Д. И. ПИСАРЕВ

We use cookies. Read the Privacy and Cookie Policy

Д. И. ПИСАРЕВ

Если в Чернышевском отрицания смягчались его академизмом, то в Писареве (1840—1868) мы имеем пример самого огульного нигилизма, хотя он и называл себя «мыслящим   реалистом». Писарев был «анфан террибль» русского нигилизма и просвещенства, он стремился не верить «ни в сон, ни в чох». По своему кругозору он был ниже Чернышевского. Зато Писарев превосходно владел пером и был последовательнее Чернышевского. Он не боялся ради последовательности идти и против здравого смысла и против очевидностей. Чернышевский еще делал оговорки на счет «морального содержания» христианства, утверждая, что любить ближнего все-таки выгодно. Но хотя, следуя Чернышевскому, Писарев писал, что «расчетливый эгоизм совпадает с результатами самого сознательного человеколюбия», однако он уже не постеснялся дописаться и до такой фразы: «Пришибу родную мать, раз у меня явится такое желание и раз сам я буду видеть в этом пользу». То есть он понимал, что теория «разумного эгоизма» может обязывать и к преступлению.   Чернышевский еще ценил в философии ее «здоровое, реалистическое ядро». Писарев же прямо писал: «Философия уже давно потеряла свой кредит в глазах каждого здравомыслящего человека: никто уже не верит в ее шарлатанские обещания... серьезно заниматься философией может теперь или человек полупомешанный, или дурно развитой, или крайне невежественный». Он  проповедовал пользу в самом грубом смысле этого слова. Особенно ополчался он против чистого искусства и поэтому пытался «развенчать Пушкина», сравнивая его с чирикающим воробьем. Это ему принадлежит афоризм «Сапоги выше Шекспира», так как они приносят пользу, а без Шекспира можно обойтись. Вообще  он доходил до геркулесовых столпов отрицания... Но в его писаниях было много остроты, и он, во всяком случае, никогда не писал скучно, чего нельзя сказать о Чернышевском. Очень едко отозвался о Писареве Герцен: «Писарев писал бойко обо всем, иногда и о тех предметах, которые знал». . Если бы Писарев жил дольше, он, может быть, преодолел бы свои крайности. Но он умер молодым, утонув во время купания.

От  Чернышевского и Писарева необходимо отличать группу, возглавляемую Ткачевым и Нечаевым. Если Чернышевский и Писарев все же пытались давать своим отрицаниям какое-то идеологическое объяснение и оправдание, то Ткачев и Нечаев ради разрушения сознательно были готовы забыть об его целях.

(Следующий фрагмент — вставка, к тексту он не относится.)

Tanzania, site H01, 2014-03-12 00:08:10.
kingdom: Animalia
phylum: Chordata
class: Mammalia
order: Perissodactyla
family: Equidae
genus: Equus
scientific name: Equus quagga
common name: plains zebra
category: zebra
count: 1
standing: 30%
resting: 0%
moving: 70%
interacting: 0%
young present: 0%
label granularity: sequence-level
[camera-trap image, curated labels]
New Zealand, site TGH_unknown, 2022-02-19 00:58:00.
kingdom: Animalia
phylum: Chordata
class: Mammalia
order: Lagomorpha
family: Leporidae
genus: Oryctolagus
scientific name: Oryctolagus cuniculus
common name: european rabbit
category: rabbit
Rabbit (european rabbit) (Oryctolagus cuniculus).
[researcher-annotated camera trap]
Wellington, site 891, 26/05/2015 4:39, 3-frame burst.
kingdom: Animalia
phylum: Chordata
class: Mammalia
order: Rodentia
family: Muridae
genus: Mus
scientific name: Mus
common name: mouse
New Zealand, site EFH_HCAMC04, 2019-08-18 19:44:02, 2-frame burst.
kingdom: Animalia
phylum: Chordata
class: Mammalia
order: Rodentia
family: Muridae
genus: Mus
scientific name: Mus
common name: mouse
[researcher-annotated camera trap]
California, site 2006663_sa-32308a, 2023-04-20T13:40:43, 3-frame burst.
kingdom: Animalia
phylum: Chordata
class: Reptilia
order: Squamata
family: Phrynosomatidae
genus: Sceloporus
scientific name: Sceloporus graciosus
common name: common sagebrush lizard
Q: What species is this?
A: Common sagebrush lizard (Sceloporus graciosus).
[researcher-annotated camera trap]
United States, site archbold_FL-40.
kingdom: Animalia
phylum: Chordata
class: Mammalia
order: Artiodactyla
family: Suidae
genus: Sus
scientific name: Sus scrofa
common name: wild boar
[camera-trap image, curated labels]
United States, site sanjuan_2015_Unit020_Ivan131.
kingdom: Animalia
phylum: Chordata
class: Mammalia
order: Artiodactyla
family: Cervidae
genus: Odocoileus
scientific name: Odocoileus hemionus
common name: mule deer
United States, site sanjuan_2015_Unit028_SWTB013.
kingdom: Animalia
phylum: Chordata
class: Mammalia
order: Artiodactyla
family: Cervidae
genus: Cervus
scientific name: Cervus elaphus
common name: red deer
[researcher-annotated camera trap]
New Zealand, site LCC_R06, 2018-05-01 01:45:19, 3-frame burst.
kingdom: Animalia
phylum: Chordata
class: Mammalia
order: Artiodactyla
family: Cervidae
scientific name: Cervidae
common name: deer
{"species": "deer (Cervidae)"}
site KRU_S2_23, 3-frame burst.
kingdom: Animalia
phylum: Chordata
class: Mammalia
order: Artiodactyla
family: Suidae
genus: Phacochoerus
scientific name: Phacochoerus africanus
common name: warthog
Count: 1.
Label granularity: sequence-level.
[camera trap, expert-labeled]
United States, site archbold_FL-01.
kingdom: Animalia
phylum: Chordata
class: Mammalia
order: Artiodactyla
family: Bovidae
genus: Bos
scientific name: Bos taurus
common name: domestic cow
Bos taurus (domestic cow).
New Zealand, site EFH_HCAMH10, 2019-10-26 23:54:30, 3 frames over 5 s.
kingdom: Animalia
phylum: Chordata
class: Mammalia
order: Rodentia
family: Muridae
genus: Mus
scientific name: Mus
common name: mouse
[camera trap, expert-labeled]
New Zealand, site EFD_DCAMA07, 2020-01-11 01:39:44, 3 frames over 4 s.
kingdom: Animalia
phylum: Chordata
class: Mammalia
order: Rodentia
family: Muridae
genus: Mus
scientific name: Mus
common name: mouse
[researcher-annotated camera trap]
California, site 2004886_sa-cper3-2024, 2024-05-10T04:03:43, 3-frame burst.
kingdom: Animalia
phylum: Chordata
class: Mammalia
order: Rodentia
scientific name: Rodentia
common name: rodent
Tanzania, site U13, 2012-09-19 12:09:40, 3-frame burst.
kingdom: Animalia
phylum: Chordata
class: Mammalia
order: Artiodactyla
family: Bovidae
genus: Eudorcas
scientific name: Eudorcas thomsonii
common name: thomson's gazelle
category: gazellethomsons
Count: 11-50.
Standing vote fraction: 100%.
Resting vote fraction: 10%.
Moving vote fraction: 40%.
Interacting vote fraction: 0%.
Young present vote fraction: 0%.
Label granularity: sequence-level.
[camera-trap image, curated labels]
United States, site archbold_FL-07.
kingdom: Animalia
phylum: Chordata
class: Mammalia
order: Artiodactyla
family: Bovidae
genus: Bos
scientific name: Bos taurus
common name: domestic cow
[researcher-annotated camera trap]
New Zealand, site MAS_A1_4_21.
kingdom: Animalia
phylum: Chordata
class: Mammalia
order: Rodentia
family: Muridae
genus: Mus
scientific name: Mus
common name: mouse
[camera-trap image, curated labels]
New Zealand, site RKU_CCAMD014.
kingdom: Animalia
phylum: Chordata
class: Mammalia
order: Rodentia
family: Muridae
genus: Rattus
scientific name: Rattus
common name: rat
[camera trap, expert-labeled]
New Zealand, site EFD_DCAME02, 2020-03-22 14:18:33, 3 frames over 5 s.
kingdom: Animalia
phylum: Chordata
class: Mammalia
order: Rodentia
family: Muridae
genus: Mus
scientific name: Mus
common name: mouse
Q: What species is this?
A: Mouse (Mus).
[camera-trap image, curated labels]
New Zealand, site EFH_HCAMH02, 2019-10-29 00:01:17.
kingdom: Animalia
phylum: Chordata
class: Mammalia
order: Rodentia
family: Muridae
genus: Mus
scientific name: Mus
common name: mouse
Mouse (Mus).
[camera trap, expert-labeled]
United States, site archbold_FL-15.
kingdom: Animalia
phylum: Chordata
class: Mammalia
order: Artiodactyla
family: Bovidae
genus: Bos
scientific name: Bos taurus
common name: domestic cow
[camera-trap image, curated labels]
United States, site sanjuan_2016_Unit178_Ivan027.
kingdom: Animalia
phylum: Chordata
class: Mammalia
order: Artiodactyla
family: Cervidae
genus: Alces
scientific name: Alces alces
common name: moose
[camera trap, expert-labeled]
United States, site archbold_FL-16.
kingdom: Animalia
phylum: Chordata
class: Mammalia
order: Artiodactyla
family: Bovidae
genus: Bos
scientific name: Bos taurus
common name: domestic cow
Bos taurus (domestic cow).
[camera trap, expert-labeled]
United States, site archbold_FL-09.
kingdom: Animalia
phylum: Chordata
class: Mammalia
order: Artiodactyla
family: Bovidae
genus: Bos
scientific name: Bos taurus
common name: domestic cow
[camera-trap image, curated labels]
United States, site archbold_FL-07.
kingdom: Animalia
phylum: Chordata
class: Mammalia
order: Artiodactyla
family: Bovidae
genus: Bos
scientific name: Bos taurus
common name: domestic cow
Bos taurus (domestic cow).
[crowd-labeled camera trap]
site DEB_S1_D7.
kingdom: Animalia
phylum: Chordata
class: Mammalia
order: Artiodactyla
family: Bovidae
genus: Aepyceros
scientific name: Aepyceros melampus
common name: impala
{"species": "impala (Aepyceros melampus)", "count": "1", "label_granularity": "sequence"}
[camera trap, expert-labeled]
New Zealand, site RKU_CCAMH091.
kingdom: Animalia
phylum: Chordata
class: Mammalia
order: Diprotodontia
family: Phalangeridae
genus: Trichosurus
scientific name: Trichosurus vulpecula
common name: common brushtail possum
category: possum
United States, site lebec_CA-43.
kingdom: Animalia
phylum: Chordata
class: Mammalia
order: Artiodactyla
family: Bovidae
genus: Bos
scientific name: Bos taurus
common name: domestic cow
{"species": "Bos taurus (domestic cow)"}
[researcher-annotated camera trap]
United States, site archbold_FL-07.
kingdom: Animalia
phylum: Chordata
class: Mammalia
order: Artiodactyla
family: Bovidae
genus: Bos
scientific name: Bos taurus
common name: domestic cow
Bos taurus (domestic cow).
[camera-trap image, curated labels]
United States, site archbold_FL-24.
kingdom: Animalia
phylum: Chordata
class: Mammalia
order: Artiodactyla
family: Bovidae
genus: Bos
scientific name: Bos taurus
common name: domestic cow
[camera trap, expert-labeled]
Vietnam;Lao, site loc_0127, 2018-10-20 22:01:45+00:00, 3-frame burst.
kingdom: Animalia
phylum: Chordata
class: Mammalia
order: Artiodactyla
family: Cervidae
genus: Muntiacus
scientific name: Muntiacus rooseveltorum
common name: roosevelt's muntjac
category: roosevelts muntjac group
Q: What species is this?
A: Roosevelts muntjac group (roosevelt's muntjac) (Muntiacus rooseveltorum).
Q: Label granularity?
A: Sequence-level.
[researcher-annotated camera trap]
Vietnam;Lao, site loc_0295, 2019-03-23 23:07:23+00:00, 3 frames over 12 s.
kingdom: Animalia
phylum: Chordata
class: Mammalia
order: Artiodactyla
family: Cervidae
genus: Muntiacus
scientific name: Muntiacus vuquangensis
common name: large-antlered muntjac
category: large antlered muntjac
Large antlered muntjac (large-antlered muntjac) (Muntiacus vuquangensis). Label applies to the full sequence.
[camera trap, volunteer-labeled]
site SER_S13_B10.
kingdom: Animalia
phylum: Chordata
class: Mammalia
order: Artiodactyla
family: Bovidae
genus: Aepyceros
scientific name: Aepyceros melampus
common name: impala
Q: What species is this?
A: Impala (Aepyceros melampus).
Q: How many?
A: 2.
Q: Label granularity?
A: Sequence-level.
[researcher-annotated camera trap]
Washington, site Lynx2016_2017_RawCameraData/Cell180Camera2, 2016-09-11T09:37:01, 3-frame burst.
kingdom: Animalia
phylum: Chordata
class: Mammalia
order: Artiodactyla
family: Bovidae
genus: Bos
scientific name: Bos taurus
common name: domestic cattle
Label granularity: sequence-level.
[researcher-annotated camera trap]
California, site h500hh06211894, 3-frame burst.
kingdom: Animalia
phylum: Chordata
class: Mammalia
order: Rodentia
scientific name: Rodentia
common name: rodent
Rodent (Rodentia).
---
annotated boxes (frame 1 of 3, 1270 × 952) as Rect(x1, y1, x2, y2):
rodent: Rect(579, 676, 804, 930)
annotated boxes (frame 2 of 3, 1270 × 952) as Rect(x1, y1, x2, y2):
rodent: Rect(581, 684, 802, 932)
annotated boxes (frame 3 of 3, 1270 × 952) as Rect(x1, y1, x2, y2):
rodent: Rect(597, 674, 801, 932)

По их мнению, всякое размышление о конечных идеалах и целях, о проблемах построения нового общества только отвлекает волю от конкретной борьбы, от революционного дела. Ради этой разрушительной революции они были готовы не останавливаться ни перед какими преступлениями — и они прямо проповедовали ложь, обман, преступление как неизбежные методы революции. Нечаев начал с организации революционных «пятерок», которые по данному знаку должны  были поднять революцию. Он сам прославился недоброй славой тем, что подговорил членов «пятерки» убить члена организации студента Иванова, заявив, что тот — провокатор, с тем чтобы скрепить группу общим преступлением. Дело Нечаева прошумело тогда на всю Россию, и Достоевский обессмертил его в своем романе «Бесы», где роль Нечаева играет Петр Степанович Верховенский. Нечаев бежал за границу, но затем был выдан швейцарскими властями русскому правительству как уголовный преступник. Он был приговорен к двадцатилетней каторге и умер в заточении.   Нечаев, собственно, проводил на практике те идеи, которые проповедовали Чернышевский и Писарев, но которые сами оставались, по инерции воспитания, высокоморальными людьми. Поэтому, в интересах объективности, необходимо отличать поколение «шестидесятников», аморальных в теории и глубоко моральных на практике, от Нечаева и К°, имевших смелость сделать все выводы из теории «разумного эгоизма» и из лозунга «Цель оправдывает средства». Нечаев и был первым русским большевиком по Духу. Просвещенный нигилизм  «шестидесятников» оказался питательной-средой для разведения «бесов», которых разоблачал Достоевский. Русская мысль в лице «шестидесятников» дошла до пределов отрицания. Но как раз в начале семидесятых годов с русской мыслью происходит новая метаморфоза. Наследники «шестидесятников» — народники умудряются выйти чистыми из этого бесовского хоровода и дают примеры величайшей жертвенности в служении народу. С другой стороны, в семидесятые годы нравственно-религиозная проповедь Толстого, Достоевского и Владимира Соловьева, вначале бывшая гласом вопиющего в пустыне, начинает оказывать свое благотворное влияние.Но об этом — ниже.